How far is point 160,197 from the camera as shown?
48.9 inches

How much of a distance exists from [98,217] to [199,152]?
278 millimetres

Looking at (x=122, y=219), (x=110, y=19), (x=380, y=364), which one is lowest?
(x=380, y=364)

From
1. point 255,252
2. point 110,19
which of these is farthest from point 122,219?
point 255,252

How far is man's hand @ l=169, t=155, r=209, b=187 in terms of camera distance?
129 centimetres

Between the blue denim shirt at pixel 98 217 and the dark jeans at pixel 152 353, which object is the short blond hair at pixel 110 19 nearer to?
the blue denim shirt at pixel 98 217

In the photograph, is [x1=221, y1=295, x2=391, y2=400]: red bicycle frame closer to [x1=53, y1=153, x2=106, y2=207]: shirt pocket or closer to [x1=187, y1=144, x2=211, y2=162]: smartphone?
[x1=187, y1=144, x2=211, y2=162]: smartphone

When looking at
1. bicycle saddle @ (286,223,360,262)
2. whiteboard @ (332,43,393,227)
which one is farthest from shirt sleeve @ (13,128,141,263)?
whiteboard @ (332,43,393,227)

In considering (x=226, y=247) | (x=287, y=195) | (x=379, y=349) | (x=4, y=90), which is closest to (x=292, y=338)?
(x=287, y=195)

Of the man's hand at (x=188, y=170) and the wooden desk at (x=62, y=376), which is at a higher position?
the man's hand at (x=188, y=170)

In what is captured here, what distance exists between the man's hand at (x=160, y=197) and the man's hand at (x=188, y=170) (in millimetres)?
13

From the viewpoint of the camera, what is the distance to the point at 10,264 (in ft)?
-*-
Aim ::
Reproduce all of the data above word for word, line by line, in its original order.

Complete output ::
How far is point 160,197 from the camera as shown?
48.9 inches

How much of a distance exists from [98,217] to [199,152]?
278 millimetres

Looking at (x=122, y=219), (x=110, y=19), (x=380, y=364), which one is lowest?
(x=380, y=364)

From
1. point 255,252
2. point 110,19
which of these is farthest from point 122,219?
point 255,252

How far is man's hand @ l=169, t=155, r=209, b=187 in terms of camera distance?
129 centimetres

Between the blue denim shirt at pixel 98 217 and the dark jeans at pixel 152 353, which object is the short blond hair at pixel 110 19 nearer to?
the blue denim shirt at pixel 98 217

In the photograph, is [x1=221, y1=295, x2=391, y2=400]: red bicycle frame closer to [x1=53, y1=153, x2=106, y2=207]: shirt pocket or closer to [x1=187, y1=144, x2=211, y2=162]: smartphone?
[x1=187, y1=144, x2=211, y2=162]: smartphone

When looking at
1. bicycle saddle @ (286,223,360,262)
2. whiteboard @ (332,43,393,227)
which one is farthest from shirt sleeve @ (13,128,141,263)?
whiteboard @ (332,43,393,227)

In considering (x=226, y=247) | (x=287, y=195) | (x=379, y=349) | (x=4, y=90), which is closest to (x=292, y=338)?
(x=287, y=195)

Of the man's hand at (x=188, y=170) and the wooden desk at (x=62, y=376), which is at a higher position?
the man's hand at (x=188, y=170)

In what is captured here, what distance exists between the man's hand at (x=160, y=197) and the man's hand at (x=188, y=170) (in millimetres)?
13

From the viewpoint of the camera, what is the distance to the point at 10,264 (in ft)?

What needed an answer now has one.